“Three decades have passed, and it’s still rare for network execs to see there’s a huge audience hungry for shows about women expressly for women,” says the show’s creator, Sherry Coben.
The Emmys occasionally have shown a soft spot for female buddy shows. The classic case would be CBS’ police procedural Cagney & Lacey, which aired from 1982 to 1988.
One of the show’s two leads, Tyne Daly and Sharon Gless, took home the lead actress in a drama series award for six years straight. Fast-forward to 2015, and a sitcom example would be Netflix’s Grace and Frankie.
In 2016, Lily Tomlin was nominated, and this year, both she and co-star Jane Fonda are in the running for lead actress in a comedy series. That pairing harkens to another sitcom named for its two lead divorcees: Kate & Allie.
The CBS show starring Susan Saint James and Jane Curtin aired from 1984 to 1989. The Hollywood Reporter‘s first take was less than positive. “We must admit there was a time or two when we even laughed out loud,” said the reviewer, “but not enough to make it worth our time.” But the show was a ratings blockbuster out of the gate.
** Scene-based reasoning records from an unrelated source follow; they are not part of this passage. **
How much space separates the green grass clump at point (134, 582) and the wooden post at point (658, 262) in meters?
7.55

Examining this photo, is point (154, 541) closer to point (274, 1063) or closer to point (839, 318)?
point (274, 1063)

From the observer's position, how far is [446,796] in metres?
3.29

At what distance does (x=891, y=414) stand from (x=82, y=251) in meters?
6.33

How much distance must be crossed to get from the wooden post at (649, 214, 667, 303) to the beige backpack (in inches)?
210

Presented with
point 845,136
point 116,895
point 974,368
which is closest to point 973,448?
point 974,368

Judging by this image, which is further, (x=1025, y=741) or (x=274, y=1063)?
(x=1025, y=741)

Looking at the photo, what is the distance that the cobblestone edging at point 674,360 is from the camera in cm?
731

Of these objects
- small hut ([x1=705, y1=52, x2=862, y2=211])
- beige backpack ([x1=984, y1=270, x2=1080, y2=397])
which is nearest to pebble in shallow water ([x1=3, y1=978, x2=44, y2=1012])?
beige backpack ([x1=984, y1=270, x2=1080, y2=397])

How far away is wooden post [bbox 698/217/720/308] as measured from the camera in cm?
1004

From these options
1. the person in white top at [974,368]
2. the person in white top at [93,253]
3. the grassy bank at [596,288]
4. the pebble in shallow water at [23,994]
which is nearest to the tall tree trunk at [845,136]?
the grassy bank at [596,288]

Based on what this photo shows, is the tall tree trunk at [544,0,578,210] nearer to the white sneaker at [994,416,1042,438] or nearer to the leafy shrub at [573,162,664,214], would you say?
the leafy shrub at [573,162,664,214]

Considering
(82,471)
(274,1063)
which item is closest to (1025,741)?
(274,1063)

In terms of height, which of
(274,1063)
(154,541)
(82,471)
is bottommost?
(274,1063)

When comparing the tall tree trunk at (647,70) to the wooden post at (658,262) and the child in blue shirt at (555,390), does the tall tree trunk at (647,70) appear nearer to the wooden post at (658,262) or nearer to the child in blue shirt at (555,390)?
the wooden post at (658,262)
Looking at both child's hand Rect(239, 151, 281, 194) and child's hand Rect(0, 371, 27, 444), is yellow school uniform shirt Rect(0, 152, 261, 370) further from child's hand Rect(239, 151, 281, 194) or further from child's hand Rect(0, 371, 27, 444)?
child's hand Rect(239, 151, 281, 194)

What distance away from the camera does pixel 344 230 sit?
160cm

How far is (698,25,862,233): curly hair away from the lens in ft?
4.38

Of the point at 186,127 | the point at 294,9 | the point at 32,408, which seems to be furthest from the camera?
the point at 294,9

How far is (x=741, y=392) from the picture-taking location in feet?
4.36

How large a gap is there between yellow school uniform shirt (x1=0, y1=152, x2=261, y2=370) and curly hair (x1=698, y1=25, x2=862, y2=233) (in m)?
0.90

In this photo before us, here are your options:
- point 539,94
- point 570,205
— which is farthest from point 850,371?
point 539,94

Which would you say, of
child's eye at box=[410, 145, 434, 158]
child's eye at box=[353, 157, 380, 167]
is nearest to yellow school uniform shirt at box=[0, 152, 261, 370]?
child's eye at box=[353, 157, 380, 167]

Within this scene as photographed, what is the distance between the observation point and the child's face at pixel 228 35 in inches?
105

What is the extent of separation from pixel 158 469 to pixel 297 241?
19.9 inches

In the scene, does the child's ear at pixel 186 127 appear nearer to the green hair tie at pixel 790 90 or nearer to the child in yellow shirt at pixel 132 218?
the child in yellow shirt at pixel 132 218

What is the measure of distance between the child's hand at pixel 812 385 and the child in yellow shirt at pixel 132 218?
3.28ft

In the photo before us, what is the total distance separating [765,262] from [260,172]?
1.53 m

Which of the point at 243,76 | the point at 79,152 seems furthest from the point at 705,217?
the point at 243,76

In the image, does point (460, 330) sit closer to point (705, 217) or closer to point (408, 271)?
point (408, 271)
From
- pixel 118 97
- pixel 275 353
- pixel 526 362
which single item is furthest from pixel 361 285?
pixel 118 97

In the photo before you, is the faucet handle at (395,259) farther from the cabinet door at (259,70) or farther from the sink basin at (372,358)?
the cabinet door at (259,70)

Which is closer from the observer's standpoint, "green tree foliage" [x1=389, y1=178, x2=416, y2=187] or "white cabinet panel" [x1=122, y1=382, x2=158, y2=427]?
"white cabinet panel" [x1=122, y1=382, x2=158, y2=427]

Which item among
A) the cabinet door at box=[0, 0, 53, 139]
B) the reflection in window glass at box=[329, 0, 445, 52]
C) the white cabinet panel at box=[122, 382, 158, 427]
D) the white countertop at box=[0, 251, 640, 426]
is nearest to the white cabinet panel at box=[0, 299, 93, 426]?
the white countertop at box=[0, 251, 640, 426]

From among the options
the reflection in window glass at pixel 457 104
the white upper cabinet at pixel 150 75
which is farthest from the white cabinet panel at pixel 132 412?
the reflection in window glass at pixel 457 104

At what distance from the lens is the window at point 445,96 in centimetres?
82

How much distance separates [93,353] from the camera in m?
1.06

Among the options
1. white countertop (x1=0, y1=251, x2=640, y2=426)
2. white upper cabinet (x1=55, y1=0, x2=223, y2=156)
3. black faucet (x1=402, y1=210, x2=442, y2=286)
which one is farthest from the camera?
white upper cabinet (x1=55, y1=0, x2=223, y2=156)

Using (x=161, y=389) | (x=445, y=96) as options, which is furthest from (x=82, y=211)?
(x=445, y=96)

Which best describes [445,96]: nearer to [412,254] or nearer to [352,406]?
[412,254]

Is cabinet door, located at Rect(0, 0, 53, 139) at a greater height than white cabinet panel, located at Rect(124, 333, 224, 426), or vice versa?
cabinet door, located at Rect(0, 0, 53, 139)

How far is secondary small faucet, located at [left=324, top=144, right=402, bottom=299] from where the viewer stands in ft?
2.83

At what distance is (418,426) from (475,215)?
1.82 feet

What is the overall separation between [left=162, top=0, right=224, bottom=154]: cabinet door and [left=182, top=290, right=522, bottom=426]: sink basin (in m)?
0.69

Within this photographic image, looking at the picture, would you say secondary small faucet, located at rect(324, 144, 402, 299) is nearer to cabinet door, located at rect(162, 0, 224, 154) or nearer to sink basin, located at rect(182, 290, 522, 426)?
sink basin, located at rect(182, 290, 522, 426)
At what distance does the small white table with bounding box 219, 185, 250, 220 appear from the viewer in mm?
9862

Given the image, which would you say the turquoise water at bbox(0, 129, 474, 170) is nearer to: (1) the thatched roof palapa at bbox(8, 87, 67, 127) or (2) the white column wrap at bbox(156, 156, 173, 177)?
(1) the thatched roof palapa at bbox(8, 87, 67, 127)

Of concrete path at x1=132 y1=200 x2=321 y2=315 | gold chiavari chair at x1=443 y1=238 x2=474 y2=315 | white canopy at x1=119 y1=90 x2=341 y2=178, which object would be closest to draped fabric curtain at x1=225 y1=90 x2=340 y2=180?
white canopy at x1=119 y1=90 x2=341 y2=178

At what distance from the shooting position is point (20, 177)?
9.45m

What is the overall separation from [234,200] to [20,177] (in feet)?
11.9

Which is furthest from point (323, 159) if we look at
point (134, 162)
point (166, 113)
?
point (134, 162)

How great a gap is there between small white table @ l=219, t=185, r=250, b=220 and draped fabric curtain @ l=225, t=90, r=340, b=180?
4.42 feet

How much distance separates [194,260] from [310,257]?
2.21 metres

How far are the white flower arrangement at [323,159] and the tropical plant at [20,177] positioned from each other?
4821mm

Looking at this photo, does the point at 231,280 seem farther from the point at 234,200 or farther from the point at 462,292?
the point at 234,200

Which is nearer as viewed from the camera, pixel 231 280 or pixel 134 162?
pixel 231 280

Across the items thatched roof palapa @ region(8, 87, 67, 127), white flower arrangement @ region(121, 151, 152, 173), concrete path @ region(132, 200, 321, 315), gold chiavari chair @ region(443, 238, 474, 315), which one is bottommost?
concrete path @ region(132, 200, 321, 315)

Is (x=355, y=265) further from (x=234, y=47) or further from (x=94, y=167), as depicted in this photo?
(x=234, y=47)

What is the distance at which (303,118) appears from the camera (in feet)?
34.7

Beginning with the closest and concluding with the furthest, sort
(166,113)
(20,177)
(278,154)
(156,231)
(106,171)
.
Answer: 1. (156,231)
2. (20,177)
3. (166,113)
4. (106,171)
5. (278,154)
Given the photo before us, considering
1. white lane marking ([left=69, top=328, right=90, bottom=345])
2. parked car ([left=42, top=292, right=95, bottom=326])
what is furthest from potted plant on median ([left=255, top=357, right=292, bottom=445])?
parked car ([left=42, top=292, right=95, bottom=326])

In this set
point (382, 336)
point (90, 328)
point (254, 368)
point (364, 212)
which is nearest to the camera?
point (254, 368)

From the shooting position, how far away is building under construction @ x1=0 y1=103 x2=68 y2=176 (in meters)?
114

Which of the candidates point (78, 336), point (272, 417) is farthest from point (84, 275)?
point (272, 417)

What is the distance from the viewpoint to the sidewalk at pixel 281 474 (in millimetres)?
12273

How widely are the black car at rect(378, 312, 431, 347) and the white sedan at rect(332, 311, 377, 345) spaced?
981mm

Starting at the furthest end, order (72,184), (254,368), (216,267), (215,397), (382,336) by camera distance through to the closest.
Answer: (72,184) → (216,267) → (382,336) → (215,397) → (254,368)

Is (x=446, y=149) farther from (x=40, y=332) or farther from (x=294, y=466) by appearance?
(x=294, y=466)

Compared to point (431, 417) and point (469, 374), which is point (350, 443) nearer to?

Curtin went on to win two Emmys for lead actress in a comedy series, while Saint James was nominated three times in the same category.
“Three decades have passed, and it’s still rare for network execs to see there’s a huge audience hungry for shows about women expressly for women,” says Kate & Allie creator Sherry Coben. “You can count on two hands the number of female-driven shows since. I’d hoped to set more of a trend.”